Blurb: This shows the number of ankhs collected. Ankhs are magical symbols used to open the locked doors which bar your progress. This is the value of treasure collected. Not only are you out to save the world, but you're going to invest the apocalyptic profits in the Stock Market too. This is the current state of the eclipse. When the moon completely obfuscates (what a word) the sun then bang! Goodbye cruel world. WATER BOTTLE It's hot in Egypt. The water is there to stop you being shrivelled up and embalmed by the sun. It can be refilled at water troughs hidden inside the pyramid. WRIST WATCH Remarkably enough this helps you keep an eye on the time. The eclipse will happen at ten o' clock sharp, so keep moving. HEART BEAT This shows how fast your heart is pulsating - if it pulsates too fast you die. COMPASS This is an essential part of any adventurer's equipment. Use it to make a map.
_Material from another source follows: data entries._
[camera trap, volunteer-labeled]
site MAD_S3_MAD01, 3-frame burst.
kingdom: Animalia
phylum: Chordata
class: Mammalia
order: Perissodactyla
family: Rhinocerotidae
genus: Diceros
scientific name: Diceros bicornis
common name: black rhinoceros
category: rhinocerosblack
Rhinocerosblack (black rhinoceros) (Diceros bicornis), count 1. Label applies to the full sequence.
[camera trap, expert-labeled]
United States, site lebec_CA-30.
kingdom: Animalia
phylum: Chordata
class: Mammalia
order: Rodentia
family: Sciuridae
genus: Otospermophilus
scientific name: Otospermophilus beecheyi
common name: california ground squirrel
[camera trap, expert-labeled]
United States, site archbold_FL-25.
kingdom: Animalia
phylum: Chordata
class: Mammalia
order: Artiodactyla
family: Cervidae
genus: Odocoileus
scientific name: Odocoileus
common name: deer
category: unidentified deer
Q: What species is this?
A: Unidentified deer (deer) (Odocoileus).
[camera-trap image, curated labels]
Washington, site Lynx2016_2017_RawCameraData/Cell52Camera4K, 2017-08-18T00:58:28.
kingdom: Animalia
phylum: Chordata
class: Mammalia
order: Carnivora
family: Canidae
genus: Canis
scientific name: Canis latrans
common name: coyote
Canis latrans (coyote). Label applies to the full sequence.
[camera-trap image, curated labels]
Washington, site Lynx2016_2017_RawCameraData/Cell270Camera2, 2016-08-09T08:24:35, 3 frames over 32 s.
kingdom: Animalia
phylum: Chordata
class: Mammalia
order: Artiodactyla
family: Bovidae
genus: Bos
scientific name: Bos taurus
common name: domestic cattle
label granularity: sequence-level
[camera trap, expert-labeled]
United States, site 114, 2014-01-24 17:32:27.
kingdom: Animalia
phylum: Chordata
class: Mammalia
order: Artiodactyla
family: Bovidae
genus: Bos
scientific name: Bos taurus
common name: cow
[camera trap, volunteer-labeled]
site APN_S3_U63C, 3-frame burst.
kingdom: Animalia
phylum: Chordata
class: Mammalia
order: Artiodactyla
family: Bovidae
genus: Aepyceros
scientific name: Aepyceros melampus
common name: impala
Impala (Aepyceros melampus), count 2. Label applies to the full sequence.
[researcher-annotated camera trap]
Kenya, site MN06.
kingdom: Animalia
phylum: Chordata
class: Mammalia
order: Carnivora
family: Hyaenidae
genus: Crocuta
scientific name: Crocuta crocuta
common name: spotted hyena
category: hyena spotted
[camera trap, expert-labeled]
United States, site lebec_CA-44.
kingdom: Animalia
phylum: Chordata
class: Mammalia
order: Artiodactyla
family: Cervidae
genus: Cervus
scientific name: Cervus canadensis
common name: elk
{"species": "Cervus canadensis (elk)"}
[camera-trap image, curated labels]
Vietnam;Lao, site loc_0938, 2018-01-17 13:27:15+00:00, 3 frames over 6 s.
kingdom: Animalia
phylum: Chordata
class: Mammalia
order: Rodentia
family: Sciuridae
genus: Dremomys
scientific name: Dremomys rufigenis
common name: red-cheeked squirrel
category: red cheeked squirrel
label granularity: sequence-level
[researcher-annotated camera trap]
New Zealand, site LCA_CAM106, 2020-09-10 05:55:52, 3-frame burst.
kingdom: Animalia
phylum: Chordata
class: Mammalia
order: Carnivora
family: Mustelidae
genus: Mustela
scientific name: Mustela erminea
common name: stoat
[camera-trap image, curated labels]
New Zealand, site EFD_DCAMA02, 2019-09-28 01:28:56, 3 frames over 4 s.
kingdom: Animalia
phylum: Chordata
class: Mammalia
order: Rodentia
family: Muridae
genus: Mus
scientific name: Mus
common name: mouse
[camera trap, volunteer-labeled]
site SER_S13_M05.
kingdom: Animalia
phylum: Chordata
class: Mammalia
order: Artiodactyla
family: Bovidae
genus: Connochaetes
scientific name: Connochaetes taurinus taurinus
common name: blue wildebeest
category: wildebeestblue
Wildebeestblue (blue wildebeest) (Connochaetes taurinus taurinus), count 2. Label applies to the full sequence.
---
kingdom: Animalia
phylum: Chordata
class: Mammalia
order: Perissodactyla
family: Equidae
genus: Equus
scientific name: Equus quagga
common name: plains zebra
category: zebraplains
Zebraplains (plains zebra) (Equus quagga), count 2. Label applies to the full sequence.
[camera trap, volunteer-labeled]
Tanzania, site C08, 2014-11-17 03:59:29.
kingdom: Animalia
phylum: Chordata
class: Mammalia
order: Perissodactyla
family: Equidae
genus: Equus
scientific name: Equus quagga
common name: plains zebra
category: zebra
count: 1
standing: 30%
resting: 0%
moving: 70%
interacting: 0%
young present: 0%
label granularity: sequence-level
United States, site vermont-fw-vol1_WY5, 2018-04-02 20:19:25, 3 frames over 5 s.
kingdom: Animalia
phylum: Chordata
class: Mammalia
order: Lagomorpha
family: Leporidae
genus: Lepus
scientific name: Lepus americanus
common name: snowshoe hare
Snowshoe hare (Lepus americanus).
Blurb: PYRAMIDIOCY In 1968, a group of American scientists X-rayed every inch of the Chephren pyramid in Egypt. During the experiment, X-ray scans, made from the same point at the same time on consecutive days, were completely different, as though the interior of the pyramid was constantly changing... When Karl Drbal, an Hungarian engineer, placed a blunt razor blade in his cardboard scale model of the great pyramid of Giza, he found, after a week, that the blade had mysteriously sharpened itself, as if it had never been used in the first place! Digging up lost Pharoh's tomb's is not an occupation life-insurance firms approve of, especially after some inquisitive archaeologists, led by Lord Carnarvon and Howard Carter, discovered and broke into Tutankhamun's tomb in 1922. In the years after the discovery, over a dozen people connected with the tomb dies in suspicious circumstances. Carnarvon was bitten on the cheek by a mosquito in the tomb, the bite became infected, and he died of pneumonia. And at the exact moment of his death, all the lights in Cairo went out. And back home in Hampshire, his dog howled once and died on the spot. Stranger still was the mark found on the cheek of the mummified remains of Tutankhamun - it corresponded exactly to the injury that killed Lord Carnarvon...

Life Expectancy90%
Instant Appeal85%
Graphics75%
Addictiveness83%
Overall90%
Summary: Excellent Egyptian elaboration on the Total Eclipse theme, fab value, and good 'entry-level' for Freescape games.